>>>

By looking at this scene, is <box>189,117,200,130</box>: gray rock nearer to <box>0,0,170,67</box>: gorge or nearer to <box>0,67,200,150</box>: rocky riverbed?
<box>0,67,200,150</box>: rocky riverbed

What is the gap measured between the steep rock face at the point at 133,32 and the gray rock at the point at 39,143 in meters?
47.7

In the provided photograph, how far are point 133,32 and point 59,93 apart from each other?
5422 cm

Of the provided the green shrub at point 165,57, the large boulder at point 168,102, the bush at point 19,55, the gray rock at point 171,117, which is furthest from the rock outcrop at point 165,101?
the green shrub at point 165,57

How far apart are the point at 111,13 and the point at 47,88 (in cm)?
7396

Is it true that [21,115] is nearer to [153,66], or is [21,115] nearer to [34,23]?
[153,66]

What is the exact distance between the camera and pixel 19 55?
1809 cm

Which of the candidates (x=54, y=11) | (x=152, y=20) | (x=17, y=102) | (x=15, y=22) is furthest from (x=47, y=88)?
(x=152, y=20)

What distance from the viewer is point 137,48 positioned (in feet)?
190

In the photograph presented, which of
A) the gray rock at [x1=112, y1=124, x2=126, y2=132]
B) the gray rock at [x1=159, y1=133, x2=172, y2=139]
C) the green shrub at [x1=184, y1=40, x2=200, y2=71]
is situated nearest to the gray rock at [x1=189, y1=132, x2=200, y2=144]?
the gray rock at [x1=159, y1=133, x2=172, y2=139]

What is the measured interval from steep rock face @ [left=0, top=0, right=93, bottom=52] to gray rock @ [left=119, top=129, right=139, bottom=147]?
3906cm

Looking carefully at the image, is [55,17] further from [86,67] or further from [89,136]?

<<<

What you will do
Reproduce the lines verbatim, from the line containing "Of the provided" through the last of the lines.

Exercise output
Of the provided the green shrub at point 165,57, the large boulder at point 168,102, the bush at point 19,55, the gray rock at point 171,117, which is furthest from the rock outcrop at point 165,101?
the green shrub at point 165,57

How far apart are the point at 111,13 and the point at 47,88 (in cm)?
7396

Is it true that [21,115] is nearer to [153,66], or is [21,115] nearer to [34,23]?
[153,66]

What is the exact distance between the camera and pixel 19 55?
1809 cm

Which of the candidates (x=54, y=11) | (x=152, y=20) | (x=17, y=102) | (x=15, y=22) is furthest from (x=47, y=88)?
(x=152, y=20)

What distance from the viewer is point 137,48 positioned (in feet)?
190

In the photograph presented, which of
A) the gray rock at [x1=112, y1=124, x2=126, y2=132]
B) the gray rock at [x1=159, y1=133, x2=172, y2=139]
C) the green shrub at [x1=184, y1=40, x2=200, y2=71]
is situated nearest to the gray rock at [x1=189, y1=132, x2=200, y2=144]?
the gray rock at [x1=159, y1=133, x2=172, y2=139]

What is the measured interval from steep rock face @ [left=0, top=0, right=93, bottom=52] to gray rock @ [left=119, top=129, right=139, bottom=147]?
3906cm

Looking carefully at the image, is [55,17] further from [86,67] or further from [89,136]?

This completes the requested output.